Keila Marta (APB, Seccional Maranhão).
Ouricuri, palmeira nativa dos estados do Piauí, Maranhão, Pernambuco e Minas Gerais, particularmente compõe o bioma da caatinga, conhecida por outros nomes como licuri, dicuri, audicuri, aricui, coqueiro-cabeçudo, com algumas utilidades tanto para a gastronomia quanto para o artesanato, pois do fruto pode se extrair bebida vegetal, sorvete e licor e farinhada, a palha é usada para cobertura de casas e também na produção de chapéus, bolsas e cestos, entre outras finalidades, se extrai cera e óleo. Além do que, é título de uma das famosas canções de João do Vale, lançada 1965 no álbum O poeta do povo, gravada também nas vozes de Clara Nunes e Nara Leão. Ouricuri faz parte daquelas canções que revelam a natureza do que é cantado, no caso o cenário do sertão.
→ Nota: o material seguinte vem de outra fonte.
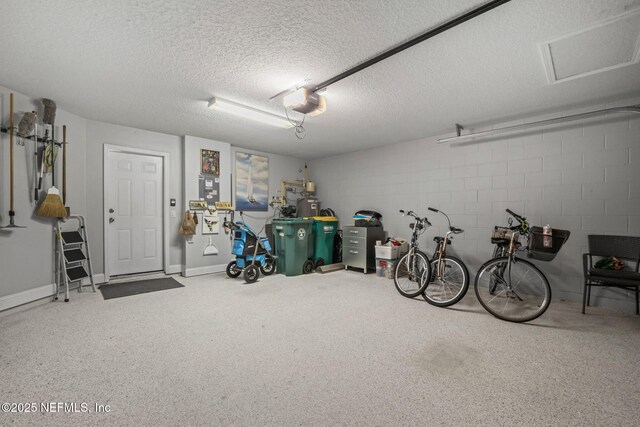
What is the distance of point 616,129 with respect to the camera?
10.5ft

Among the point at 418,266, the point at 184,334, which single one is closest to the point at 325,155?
the point at 418,266

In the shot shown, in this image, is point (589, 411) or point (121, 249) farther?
point (121, 249)

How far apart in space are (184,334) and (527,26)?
3721 millimetres

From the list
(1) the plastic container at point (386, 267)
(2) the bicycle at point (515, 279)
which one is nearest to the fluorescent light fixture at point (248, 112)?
(1) the plastic container at point (386, 267)

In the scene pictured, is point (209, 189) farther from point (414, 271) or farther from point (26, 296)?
point (414, 271)

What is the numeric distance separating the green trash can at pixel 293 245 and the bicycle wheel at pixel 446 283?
2.17 metres

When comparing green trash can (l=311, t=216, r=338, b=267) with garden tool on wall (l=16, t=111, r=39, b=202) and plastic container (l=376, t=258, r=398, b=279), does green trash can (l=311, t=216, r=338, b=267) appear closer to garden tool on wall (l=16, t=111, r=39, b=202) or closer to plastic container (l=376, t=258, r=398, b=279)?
plastic container (l=376, t=258, r=398, b=279)

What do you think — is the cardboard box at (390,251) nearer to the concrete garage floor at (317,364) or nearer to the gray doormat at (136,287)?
the concrete garage floor at (317,364)

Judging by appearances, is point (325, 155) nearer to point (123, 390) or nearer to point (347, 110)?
point (347, 110)

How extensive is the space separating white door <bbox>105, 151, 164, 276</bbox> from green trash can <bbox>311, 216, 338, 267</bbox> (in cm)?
280

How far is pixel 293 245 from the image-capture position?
4.75 m

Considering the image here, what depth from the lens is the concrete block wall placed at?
3186mm

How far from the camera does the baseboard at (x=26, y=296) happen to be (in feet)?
9.73

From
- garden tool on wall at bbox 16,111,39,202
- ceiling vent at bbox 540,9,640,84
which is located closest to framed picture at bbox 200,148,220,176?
garden tool on wall at bbox 16,111,39,202
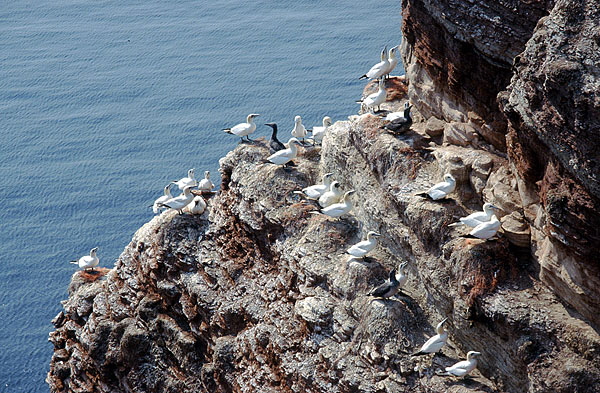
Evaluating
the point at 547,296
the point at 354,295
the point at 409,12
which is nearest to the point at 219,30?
the point at 409,12

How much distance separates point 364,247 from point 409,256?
3.52 ft

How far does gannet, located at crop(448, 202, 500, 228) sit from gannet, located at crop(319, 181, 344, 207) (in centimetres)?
481

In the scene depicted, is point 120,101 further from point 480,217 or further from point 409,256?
point 480,217

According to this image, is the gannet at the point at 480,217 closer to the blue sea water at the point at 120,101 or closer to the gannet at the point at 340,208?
the gannet at the point at 340,208

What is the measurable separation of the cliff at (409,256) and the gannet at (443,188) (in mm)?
282

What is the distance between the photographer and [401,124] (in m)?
20.3

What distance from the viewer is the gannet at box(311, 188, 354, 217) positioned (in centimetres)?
2058

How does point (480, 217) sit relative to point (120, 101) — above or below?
above

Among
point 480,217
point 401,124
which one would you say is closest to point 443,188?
point 480,217

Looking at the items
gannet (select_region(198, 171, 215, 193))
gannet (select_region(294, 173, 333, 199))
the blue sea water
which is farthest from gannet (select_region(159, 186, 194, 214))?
the blue sea water

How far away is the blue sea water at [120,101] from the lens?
36.0 meters

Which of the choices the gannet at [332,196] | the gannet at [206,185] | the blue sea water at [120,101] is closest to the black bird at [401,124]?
the gannet at [332,196]

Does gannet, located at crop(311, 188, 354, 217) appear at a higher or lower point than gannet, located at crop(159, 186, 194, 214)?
higher

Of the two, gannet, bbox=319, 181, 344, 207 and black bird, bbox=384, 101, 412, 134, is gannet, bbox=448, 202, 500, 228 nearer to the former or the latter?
black bird, bbox=384, 101, 412, 134
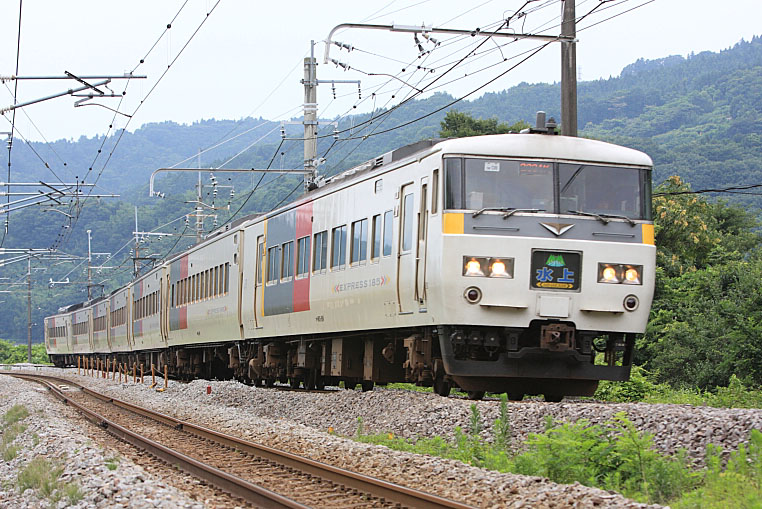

Então, o João foi um dos compositores que soube universalizar um recorte do nordeste e colocá-lo em um lugar quase mitológico em que o homem tem poderes e percepções trazidas pelas experiências da vida dura, levada com resiliência e coragem, marcada por uma conexão espiritual, forte e direta com a natureza, que não depende de escolaridade, mas é própria da vivência.
Lá no sertão, quase ninguém tem estudo
Um ou outro que lá aprendeu ler
Mas tem homem capaz de fazer tudo, doutor
Que antecipa o que vai acontecer
Trata-se de uma letra simples e ao mesmo tempo carregada por uma densa atmosfera, entrecortada por períodos de seca e chuva, floração e frutificação e cada acontecimento serve de alerta para outro, um prenúncio, situação que se observa logo na primeira estrofe.
Oricurí madurou
E é sinal, que arapuá já fez mel
Catingueira fulorou lá no sertão
Vai cair chuva a granel
Nessa linha acima chama atenção, o efeito provocado pelo emprego do termo a granel, que significa em grande quantidade, pois a cena que surge no imaginário do leitor é água da chuva descendo bem forte pelos telhados de palha ou cavaco, e bicas, feitas geralmente de tronco de árvore oca, como a embaúba, enchendo baldes, tanques e potes.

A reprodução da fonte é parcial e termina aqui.